Since the rainfall began, water has burst riverbanks and cascaded through communities, toppling telephone towers and tearing down homes along its path. At least 157 people have been killed and hundreds more were missing as of Saturday.
The deluge shocked many. German Chancellor Angela Merkel called the floods a catastrophe, and vowed to support those affected through these “difficult and scary times.”
In general the rising average global temperature – now about 1.2 degrees Celsius above the pre-industrial average – makes heavy rainfall more likely, according to scientists.
Warmer air holds more moisture, which means more water will be released eventually. More than 15 centimeters of rain soaked the German city of Cologne on Tuesday and Wednesday.
“When we have this heavy rainfall, then the atmosphere is almost like a sponge – you squeeze a sponge and the water flows out,” said Johannes Quaas, professor of Theoretical Meteorology at Leipzig University.
A 1-degree rise in average global temperature increases the atmosphere’s capacity to hold water by 7 per cent, climate scientists have said, raising the chance of heavy rainfall events.
Other factors including local geography and air pressure systems also determine how specific areas are affected.
Geert Jan van Oldenborgh of World Weather Attribution, an international scientific network that analyzes how climate change might have contributed to specific weather events, said he expected it could take weeks to determine a link between the rains and climate change.

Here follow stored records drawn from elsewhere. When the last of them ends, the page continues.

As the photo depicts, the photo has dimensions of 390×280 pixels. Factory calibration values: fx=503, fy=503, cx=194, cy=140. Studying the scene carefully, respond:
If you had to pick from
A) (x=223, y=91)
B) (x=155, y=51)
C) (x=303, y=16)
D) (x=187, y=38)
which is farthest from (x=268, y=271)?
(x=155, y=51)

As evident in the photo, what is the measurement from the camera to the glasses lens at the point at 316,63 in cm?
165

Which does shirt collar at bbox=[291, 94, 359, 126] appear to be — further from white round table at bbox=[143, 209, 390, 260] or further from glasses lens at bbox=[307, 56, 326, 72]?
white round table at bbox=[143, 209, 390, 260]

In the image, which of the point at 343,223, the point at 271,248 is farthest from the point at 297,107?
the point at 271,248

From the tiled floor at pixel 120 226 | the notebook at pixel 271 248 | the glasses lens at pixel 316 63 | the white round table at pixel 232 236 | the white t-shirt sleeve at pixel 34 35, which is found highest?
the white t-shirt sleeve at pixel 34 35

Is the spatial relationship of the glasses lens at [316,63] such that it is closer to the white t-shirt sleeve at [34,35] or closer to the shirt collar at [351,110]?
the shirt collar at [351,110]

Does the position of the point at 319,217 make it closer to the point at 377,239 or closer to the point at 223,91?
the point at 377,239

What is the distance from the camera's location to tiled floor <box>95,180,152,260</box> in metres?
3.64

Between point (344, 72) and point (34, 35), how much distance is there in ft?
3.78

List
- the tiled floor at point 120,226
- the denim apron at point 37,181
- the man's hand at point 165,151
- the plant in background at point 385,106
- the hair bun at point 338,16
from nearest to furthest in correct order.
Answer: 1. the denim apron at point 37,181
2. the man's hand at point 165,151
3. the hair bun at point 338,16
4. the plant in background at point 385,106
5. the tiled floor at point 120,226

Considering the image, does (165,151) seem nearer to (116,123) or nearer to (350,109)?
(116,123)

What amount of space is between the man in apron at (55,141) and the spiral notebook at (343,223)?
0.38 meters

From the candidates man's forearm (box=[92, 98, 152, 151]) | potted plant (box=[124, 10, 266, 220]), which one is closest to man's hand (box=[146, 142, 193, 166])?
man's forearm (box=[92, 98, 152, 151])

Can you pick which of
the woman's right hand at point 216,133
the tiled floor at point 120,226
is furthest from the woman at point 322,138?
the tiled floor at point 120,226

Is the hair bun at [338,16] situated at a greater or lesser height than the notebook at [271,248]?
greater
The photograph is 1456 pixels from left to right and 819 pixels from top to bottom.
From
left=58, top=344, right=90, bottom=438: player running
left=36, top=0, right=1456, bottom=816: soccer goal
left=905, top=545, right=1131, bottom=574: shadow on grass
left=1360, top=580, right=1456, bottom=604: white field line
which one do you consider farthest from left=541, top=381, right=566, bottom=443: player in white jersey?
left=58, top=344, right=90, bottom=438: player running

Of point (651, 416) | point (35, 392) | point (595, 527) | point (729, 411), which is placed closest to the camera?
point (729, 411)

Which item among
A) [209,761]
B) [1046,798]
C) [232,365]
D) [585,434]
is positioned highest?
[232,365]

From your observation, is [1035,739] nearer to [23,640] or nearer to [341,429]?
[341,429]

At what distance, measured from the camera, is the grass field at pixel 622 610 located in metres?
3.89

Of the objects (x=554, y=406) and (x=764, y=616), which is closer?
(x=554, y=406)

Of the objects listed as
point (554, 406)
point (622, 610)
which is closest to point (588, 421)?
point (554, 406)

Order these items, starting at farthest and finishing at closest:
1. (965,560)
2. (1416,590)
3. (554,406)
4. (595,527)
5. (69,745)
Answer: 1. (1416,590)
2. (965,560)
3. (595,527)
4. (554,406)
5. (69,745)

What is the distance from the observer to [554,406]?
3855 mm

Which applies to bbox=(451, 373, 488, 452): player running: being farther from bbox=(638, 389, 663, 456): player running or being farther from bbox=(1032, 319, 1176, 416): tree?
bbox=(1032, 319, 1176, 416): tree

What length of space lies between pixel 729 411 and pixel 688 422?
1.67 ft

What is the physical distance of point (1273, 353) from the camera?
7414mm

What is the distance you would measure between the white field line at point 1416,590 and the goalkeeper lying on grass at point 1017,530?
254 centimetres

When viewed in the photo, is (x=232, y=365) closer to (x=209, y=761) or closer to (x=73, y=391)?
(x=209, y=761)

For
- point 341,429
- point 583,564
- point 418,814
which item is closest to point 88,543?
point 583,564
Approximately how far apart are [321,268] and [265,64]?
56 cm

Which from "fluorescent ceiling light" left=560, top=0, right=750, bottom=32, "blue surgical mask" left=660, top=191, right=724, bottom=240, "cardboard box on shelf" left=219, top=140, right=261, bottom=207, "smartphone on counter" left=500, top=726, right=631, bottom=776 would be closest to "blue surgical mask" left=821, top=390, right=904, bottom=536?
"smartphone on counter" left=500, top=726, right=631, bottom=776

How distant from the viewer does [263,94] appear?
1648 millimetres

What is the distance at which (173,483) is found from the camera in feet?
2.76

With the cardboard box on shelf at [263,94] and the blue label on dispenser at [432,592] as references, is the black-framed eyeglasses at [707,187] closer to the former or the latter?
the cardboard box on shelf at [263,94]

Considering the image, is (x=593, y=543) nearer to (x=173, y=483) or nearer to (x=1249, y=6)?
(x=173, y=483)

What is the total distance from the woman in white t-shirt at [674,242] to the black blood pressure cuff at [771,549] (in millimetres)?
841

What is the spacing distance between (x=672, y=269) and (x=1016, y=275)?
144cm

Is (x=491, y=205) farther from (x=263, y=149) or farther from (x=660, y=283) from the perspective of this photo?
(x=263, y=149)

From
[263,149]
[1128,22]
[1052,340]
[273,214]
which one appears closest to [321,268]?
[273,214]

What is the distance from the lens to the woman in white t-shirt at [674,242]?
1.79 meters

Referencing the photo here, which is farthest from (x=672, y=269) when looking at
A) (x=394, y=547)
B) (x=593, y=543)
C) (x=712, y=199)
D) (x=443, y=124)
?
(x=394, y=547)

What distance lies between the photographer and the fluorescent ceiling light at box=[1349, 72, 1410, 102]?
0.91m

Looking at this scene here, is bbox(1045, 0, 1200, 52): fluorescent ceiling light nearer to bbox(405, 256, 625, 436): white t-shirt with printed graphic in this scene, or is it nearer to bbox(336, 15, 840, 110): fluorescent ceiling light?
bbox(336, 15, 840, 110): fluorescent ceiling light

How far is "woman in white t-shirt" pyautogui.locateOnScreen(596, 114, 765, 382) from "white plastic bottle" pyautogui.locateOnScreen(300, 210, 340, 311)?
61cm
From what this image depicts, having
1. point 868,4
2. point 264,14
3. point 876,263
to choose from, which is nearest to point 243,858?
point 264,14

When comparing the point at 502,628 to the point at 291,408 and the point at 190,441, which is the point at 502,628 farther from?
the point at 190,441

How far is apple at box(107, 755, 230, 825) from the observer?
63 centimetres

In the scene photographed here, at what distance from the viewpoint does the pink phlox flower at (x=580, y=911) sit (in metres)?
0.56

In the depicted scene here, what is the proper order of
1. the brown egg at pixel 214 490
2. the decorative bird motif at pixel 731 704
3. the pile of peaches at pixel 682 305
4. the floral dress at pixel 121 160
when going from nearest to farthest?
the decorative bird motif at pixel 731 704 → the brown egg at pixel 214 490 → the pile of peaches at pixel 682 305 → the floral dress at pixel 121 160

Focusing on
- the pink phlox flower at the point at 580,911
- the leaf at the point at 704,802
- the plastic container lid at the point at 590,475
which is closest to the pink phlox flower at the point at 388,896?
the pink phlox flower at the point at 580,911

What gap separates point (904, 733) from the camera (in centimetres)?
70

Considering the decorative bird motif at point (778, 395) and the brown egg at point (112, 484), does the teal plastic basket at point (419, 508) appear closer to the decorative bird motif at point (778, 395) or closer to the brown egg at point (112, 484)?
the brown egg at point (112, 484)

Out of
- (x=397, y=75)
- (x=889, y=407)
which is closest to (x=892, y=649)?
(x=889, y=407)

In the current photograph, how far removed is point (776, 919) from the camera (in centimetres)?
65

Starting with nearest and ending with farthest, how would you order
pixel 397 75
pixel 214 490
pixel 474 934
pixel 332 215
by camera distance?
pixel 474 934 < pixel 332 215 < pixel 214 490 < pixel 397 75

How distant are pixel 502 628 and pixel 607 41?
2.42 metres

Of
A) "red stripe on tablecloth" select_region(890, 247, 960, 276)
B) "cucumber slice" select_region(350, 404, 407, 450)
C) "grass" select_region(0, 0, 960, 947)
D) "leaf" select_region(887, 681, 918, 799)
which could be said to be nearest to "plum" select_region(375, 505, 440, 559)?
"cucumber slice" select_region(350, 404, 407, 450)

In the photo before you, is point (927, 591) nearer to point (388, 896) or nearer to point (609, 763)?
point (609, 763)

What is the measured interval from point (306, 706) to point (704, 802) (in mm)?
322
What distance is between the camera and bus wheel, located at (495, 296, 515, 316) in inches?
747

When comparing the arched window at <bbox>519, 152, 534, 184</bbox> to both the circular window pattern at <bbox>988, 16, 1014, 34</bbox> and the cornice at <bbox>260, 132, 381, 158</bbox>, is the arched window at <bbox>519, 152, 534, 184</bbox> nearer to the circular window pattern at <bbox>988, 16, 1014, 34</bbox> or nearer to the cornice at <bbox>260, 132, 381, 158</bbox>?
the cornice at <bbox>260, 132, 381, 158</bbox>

“We’re quick, but we’re not that quick,” said van Oldenborgh, a climate scientist at the Royal Netherlands Meteorological Institute.
Early observations suggest the rains might have been encouraged by a low-pressure system parked over western Europe for days, at it was blocked from moving on by high pressure to the east and north.
The floods follow just weeks after a record-breaking heatwave killed hundreds of people in Canada and the United States. Scientists have since said that extreme heat would have been “virtually impossible” without climate change, which had made such an event at least 150 times more likely to occur.
Europe also has been unusually hot. The Finnish capital of Helsinki, for example, just had its most scorching June on record since 1844.
This week’s rains have smashed rainfall and river-level records in areas of western Europe.
Though researchers have been predicting weather disruption from climate change for decades, some say the speed with which these extremes are hitting has taken them by surprise.
“I am scared that it seems to be happening so quickly,” said Hayley Fowler, a hydro-climatologist at Newcastle University in Britain, noting the “seriously record-breaking events all over the world, within weeks of each other.”
Others said the rainfall was not such a surprise, but that the high death toll suggested areas lacked effective warning and evacuation systems to cope with extreme weather events.
“Rainfall doesn’t equal disaster,” said Imperial College London’s Toumi. “What’s really disturbing is the number of fatalities. … It’s a wake-up call.”
The European Union announced a slew of climate regulations this week with the goal of halving the bloc’s global warming emissions by 2030.
According to Stefan Rahmstorf, an oceanographer and climate scientist at the Potsdam Institute for Climate Impact Research, cutting emissions is critical for slowing climate change.
“We already live in a warming world, with melting ice, increasing sea levels, and more intense weather. That will be with us for centuries to come,” Rahmstorf remarked. “However, we can stop it from growing a lot worse.”